DSC 148: Intro to Data Mining – Data Mining Challenge
Winter 2024
Challenge Objective
Given the partial dataset of Airbnb listings in New York City, you are asked to design data mining models to build a relationship between the price (dollars per day) and the other observed variables. That is, you are asked to predict the price of the listing, given all its information.
Due date: Feb 29, 11:00 PM PT
Data and Baselines
train.csv: It contains all the training data that you can use in this challenge. The first column “id” provides you the unique key to identify the listings. Different columns show different features/attributes of a listing, including free texts, numerical features, and categorical features. There are also many missing values. So please conduct some exploratory data analyses (EDAs) first before you work on feature engineering.

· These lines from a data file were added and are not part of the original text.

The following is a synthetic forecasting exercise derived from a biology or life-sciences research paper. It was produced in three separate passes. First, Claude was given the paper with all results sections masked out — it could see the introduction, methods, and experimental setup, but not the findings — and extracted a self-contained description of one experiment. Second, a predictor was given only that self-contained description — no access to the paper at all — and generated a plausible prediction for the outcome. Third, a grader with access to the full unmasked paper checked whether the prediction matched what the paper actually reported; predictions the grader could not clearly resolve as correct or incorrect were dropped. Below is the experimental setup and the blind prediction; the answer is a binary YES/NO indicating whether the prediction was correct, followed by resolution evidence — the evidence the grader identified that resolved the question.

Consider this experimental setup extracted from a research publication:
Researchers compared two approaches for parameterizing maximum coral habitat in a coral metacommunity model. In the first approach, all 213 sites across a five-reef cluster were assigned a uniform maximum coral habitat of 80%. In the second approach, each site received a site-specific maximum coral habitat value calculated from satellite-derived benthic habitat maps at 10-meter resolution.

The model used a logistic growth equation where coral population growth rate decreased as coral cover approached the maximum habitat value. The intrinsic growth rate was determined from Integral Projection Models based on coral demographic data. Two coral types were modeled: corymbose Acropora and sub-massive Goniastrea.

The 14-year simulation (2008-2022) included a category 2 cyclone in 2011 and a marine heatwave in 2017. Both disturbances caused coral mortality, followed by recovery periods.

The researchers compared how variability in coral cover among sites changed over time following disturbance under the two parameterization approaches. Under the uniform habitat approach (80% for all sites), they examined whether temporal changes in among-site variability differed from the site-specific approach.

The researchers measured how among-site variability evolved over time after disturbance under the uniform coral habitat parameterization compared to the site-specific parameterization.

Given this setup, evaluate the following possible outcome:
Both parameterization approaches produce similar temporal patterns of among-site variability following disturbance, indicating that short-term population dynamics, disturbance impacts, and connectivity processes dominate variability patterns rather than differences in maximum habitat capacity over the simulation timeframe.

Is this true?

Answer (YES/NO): NO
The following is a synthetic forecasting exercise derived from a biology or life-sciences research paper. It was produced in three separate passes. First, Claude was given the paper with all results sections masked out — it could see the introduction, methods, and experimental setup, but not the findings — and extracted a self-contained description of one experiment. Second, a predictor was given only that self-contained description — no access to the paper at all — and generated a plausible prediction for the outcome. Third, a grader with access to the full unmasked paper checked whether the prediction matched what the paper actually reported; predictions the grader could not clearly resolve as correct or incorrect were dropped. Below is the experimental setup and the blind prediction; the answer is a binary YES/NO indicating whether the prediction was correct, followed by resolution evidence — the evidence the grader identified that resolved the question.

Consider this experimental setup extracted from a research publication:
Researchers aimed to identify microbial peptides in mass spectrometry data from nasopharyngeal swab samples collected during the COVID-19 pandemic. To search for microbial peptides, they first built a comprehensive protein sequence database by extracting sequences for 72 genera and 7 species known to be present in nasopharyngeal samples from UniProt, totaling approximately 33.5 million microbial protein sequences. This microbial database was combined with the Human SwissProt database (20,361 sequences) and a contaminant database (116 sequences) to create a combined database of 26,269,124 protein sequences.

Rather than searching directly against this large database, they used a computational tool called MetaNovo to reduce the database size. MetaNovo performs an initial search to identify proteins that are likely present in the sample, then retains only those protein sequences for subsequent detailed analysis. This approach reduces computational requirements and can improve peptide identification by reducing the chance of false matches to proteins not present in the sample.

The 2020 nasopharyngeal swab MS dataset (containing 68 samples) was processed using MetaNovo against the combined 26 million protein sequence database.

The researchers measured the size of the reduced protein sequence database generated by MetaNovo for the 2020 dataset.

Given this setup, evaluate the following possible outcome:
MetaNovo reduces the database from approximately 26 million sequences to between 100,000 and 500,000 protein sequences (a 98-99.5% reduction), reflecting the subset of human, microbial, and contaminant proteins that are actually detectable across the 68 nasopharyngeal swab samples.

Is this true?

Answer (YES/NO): YES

test.csv: It contains all the listings that you need to predict their prices. The format is the same as the train.csv, except that the price column has been removed.
simple_baseline.ipynb: It contains simple baseline methods there. By running this notebook, you will be able to get simple_linear_regression_baseline.csv (leaderboard score: 114.56170) and mean_value_baseline.csv (leaderboard score: 135.55633) as output. The first one is produced by the linear regression model + very simple features. The second one is blindly predicting the mean price based on training data for all listings.
You can download all the datasets and baselines here: http://tinyurl.com/cse148-w24-dmc
Evaluation Metrics
Your predictions will be evaluated against the ground-truth price using the RMSE metric. For each test listing, we will calculate the squared error between the ground truth and your prediction. We will take an average of all listings and then get the square root. For more information, please check this webpage.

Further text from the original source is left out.